TASK REQUIREMENTS:
A. Give the full names of the three astronauts named in the article on the Shenzhou-12 mission.
B. Write the next few sentences of the article on the Shenzhou-12 space station mission, picking up after its last sentence.

TEXT PASSAGE:
★ ★ ★
Three Chinese astronauts have returned to earth after a 90-day visit to an unfinished space station in the country’s first crewed mission since 2016.
In a small return capsule, the three men – Nie Haisheng, Liu Boming and Tang Hongbo – landed safely in the autonomous region of Inner Mongolia in the north of China at 1:34pm (05:34 GMT), state media reported.
The Shenzhou-12 mission was the first of four crewed missions planned for 2021-2022 as China assembles its first permanent space station. The process requires 11 missions, including the launches of the station’s three modules.
Construction kicked off in April with the launch of the Tianhe module, the future living quarters of the space station. Slightly larger than a city bus, Tianhe was where Nie, Liu and Tang have stayed since mid-June, marking China’s longest spaceflight mission.
While in orbit, the astronauts conducted spacewalks, validated Tianhe’s life-support system, tested the module’s robotic arm, and sorted supplies for upcoming crewed missions.
★ ★ ★
[Saved entries]

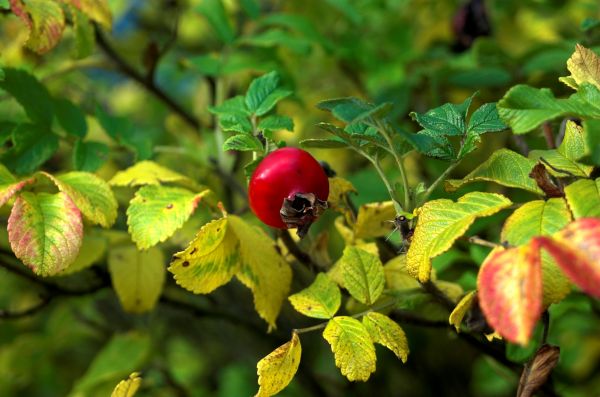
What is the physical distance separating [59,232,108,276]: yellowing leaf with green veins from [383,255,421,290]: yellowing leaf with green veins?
422mm

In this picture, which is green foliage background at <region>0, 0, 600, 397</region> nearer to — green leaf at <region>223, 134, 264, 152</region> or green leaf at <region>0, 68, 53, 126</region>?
green leaf at <region>0, 68, 53, 126</region>

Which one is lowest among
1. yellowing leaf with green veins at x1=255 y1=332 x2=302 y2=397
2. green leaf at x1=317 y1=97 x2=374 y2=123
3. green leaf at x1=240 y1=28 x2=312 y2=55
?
yellowing leaf with green veins at x1=255 y1=332 x2=302 y2=397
★ ★ ★
RESULTS IN ORDER:
A. Nie Haisheng, Liu Boming, Tang Hongbo

B.
The second crewed mission is planned for October, with the next batch of astronauts expected to stay on Tianhe for six months.
Ahead of that Shenzhou-13 mission, China will send an automated cargo spacecraft – Tianzhou-3 – to Tianhe carrying supplies needed by the next crew.
Tianzhou-3 will be launched in the near future, state media said recently.
Blocked by US law from working with NASA and by extension on the US-led International Space Station (ISS), China has spent the past 10 years developing technologies to construct its own space station.
China’s space station, expected to be completed by the end of 2022, will be the sole alternative to the 20-year-old ISS, which may be retired in 2024.